Maj. Steven Chadwick, 1/1’s operations officer, told reporters yesterday that these cyber teams were intimately integrated with the brigade’s operations. Having trained together on and off since February, the cyber specialists would join up with individual companies 24 hours ahead of a scheduled exercise to plan the specific operation.
It’s a breakthrough just to get cyber and combat troops communicating. One old-school general publicly likened cyber experts’ jargon-laded discourse to “dolphin speak.” More junior officers are likely to have grown up with the Internet in a way generals have not, but there’s still a cultural chasm to cross between grunts and geeks.
“The cyber team had to be able to convey his or her capabilities to that company commander,” said Maj. Chadwick. “This is the first time they’re integrating the cyber element at a tactical level, (and they) did a great job of providing that initial capabilities brief.”
The climax of the brigade’s cyber experiment comes in late July, when the unit and its cyber specialists deploy to the legendary National Training Center at Fort Irwin, Calif. NTC hosts the nation’s most intense training for armored unit. Light infantry holds its equivalent exercises at the Joint Readiness Training Center in Fort Polk, La. In the Cold War, NTC challenged arriving units with a simulated Soviet tank force. In recent years, it added guerrillas acting as the enemy’s advance force, simulating Russian-style “hybrid” tactics as used against Ukraine. Now, it’s adding cyber.

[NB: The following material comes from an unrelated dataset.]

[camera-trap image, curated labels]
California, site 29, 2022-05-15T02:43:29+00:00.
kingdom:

“This is a huge infrastructure improvement to the training center,” said Burnett. The Army upgraded the existing networks linking urban training sites at both NTC and JRTC to create a replica, in miniature, of “the social media environment of a small nation-state.” Commanders must cope not just with the technical complexities of accessing, exploiting, or disrupting networks, but also with the second- and third-order effects on the local civilian population.

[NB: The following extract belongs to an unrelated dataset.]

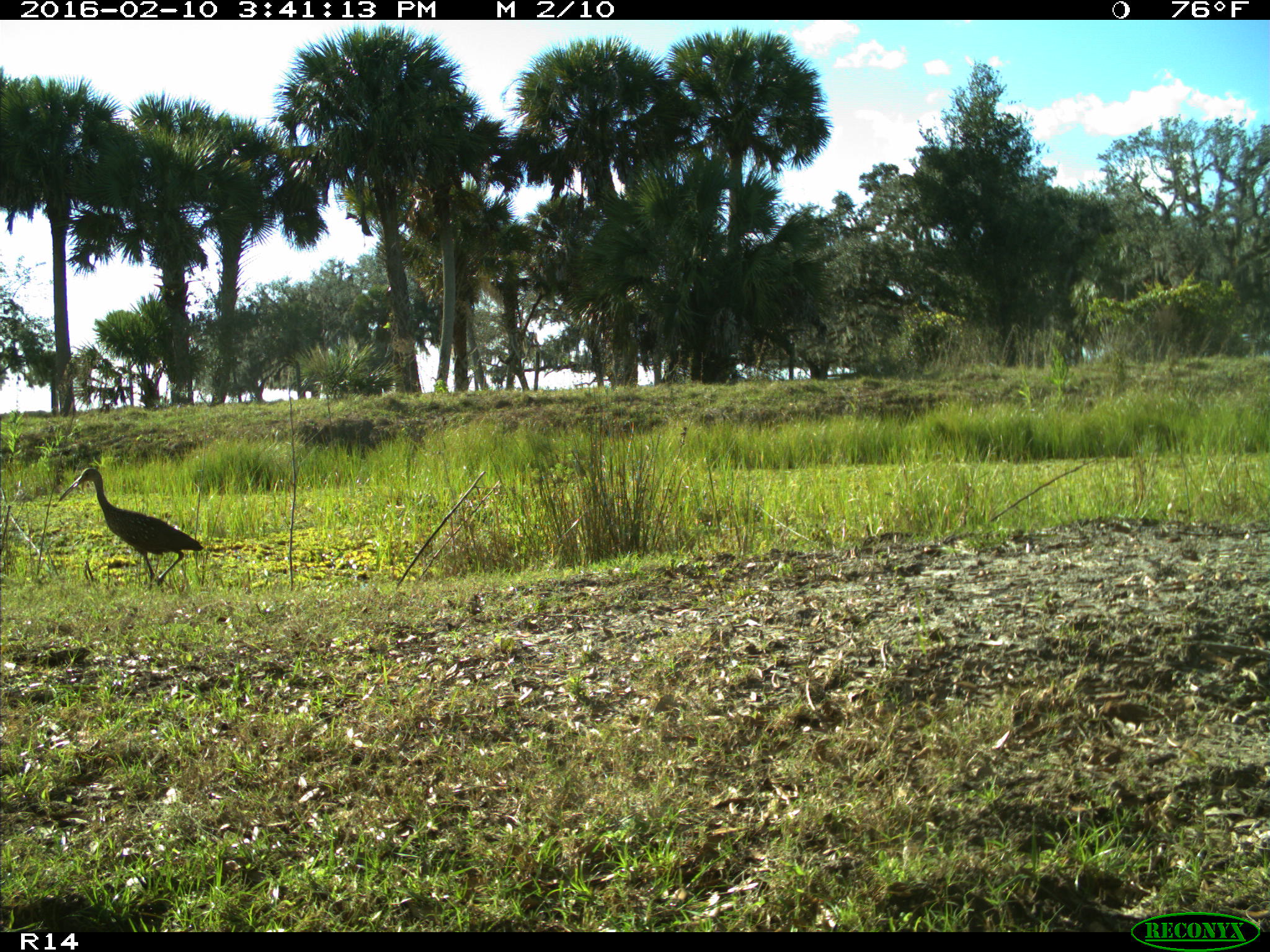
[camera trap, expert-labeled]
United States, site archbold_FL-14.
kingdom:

Nation-state militaries generally bring their own networks, but irregular forces like guerrillas, terrorists, and militia fighters generally use the same infrastructure as the civilian population. If the US shuts it all down indiscriminately, it may lose local support. So a major part of the training is about waging the counter-propaganda war on social media.

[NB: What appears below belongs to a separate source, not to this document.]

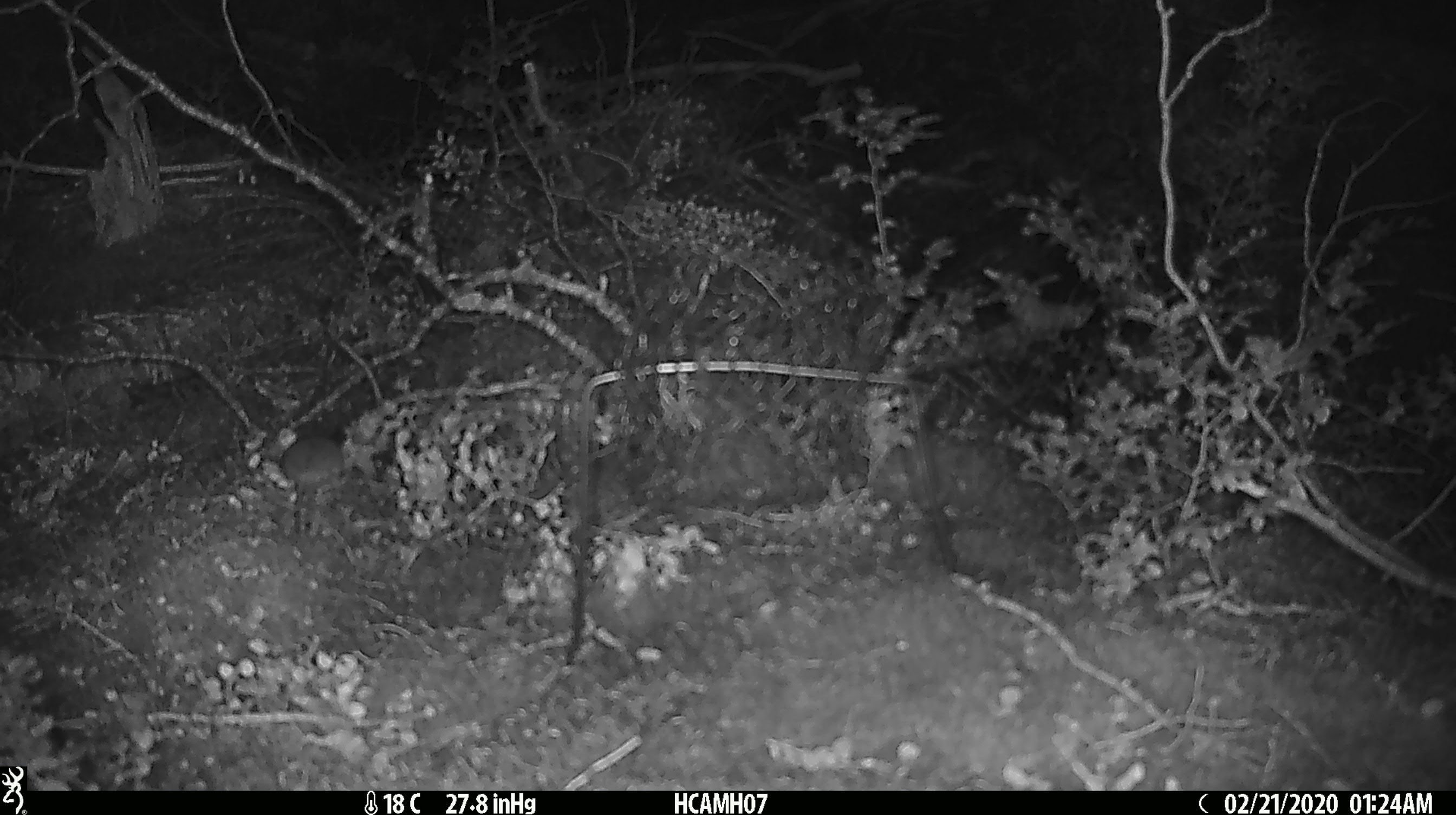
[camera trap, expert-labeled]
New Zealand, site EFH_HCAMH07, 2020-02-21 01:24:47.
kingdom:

The Army has built up this cyber training infrastructure since 2014, when ARCYBER launched its Cyber Support to Corps & Below pilot program. The initial exercises were with light forces at JRTC. The first was in May 2015, when the 3rd Brigade of the 25th Infantry exercised with both offensive and defensive cyber capabilities. In June, the famed Ranger Regiment did an exercise “focused on the rapid fielding of tactically deployable kit, focused on ISR (intelligence, surveillance, reconnaissance) and targeting,” said Burnett. In November, the 1st Infantry Brigade of the 82nd Airborne did a “defensive-focused effort… against an aggressive cyber attack,” he said.
This year’s exercises involve mechanized forces at the NTC. 2/2 Stryker — a medium brigade of the Army’s eight-wheel-drive armored vehicles — conducted a NTC wargame in January. July and August will be the turn of 1/1 Armored, a heavy brigade of tracked vehicles. ARCYER expects to embed cyber forces in two Combat Training Center exercises a year, plus one Army technology assessment exercise, either an Army Warfighting Assessment (AWA) or a Network Integration Evaluation (NIE).
To date, the cyber teams have joined the combat brigades for specific training events, but then return to their home bases. Many of the Army’s “enablers” are centralized this way, since it’s expensive to set up the highly technical training facilities they require at more than one location. But the service is exploring a wide range of potential organizations and technologies. The one certainty, said Lt. Col. Burnett, is wherever Army soldiers go in the future, they will be surrounded by the invisible battlefield of cyberspace.